Trump's sale of Arctic refuge drilling rights earns just a fraction of GOP prediction

January 06, 2021

The Trump administration auctioned off oil and gas rights in the Arctic National Wildlife Refuge (ANWR) for the first time ever Wednesday, selling off 1.6 million acres along the coast to primarily one major buyer: the state of Alaska. 

The Alaska Industrial Development and Export Authority (AIDEA) won nearly every bid, a sign that oil companies were largely uninterested in developing the pristine wildlife refuge as many major banks have refused to provide financial backing and public support for the projects has diminished.

The sale raised just $14.4 million dollars, roughly $27 per acre. That figure is far below the billion dollars the 2017 bill projected the government would earn alongside a second sale. Only half the acres up for sale received bids, which were submitted by only three companies. 

The sale, just two weeks before President-elect Joe Biden is sworn in, shows the Trump administration’s determination to kickoff oil drilling in the Arctic before leaving office. Passed as part of the 2017 tax bill, the law requires the sale by the end of 2021.

Environmentalists and Democrats have long opposed drilling in the refuge, saying it will blemish untouched wilderness, harm wildlife and exacerbate the climate crisis to extract a resource the U.S. should diminish its reliance on.   

“Trump is giving away treasured land in the Arctic Refuge at rock bottom prices in today’s oil/gas lease sale,” Rep. Jared Huffman (D-Calif.) said on Twitter, calling the sale a human right violation for the Gwich'in tribe that considers the area sacred. 

Huffman’s bill to block drilling in ANWR passed the House but was never taken up in the GOP-led Senate.

The AIDEA largely serves as Alaska’s economic development wing and is not itself an oil company.

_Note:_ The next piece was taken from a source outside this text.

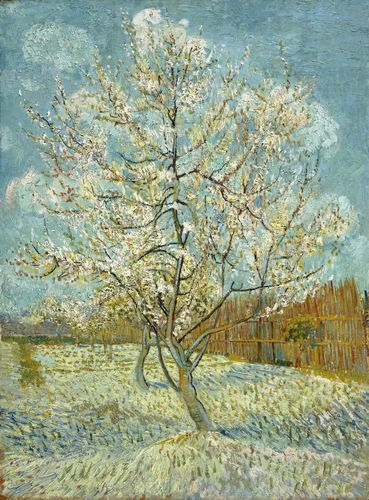 Van Gogh - The pink peach tree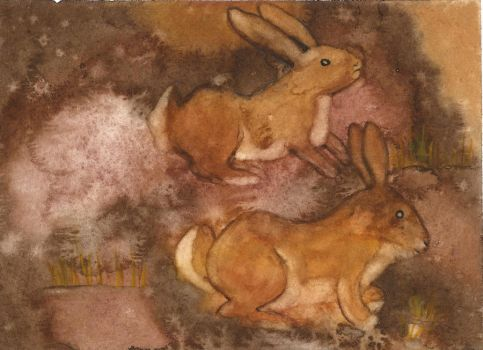 Two Bunnies by CaducaNix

It will need to resell the leases to those that can drill — a move that raises a number of legal questions.

Two other companies purchased one tract of land each.

“To my knowledge this has never happened before, that a state bids on federal leases within their own state,” Jenny Rowland-Shea, a senior public lands policy analyst at the Center for American Progress told The Hill.

“It’s very odd because the state of Alaska will get 50 percent of the revenue from lease sales. Basically they will be paying to not make any money on those lease sales.”

The Bureau of Land Management (BLM), which conducted the lease sale, praised the success of the historic sale and defended the state’s ability to purchase the bulk of the leases through AIDEA.

“It doesn't present legal issues from our perspective,” Kevin Pendergast, BLM’s deputy state director for Alaska said on a call with reporters, describing it as an “evolution” of BLM’s earlier work with the state.

“It's a new perspective, a new element to the process of working within the Alaska Industrial Development and Export Authority. It’s a corporate entity, and in that sense they're able to take actions like this, and it meets our regulatory requirements.”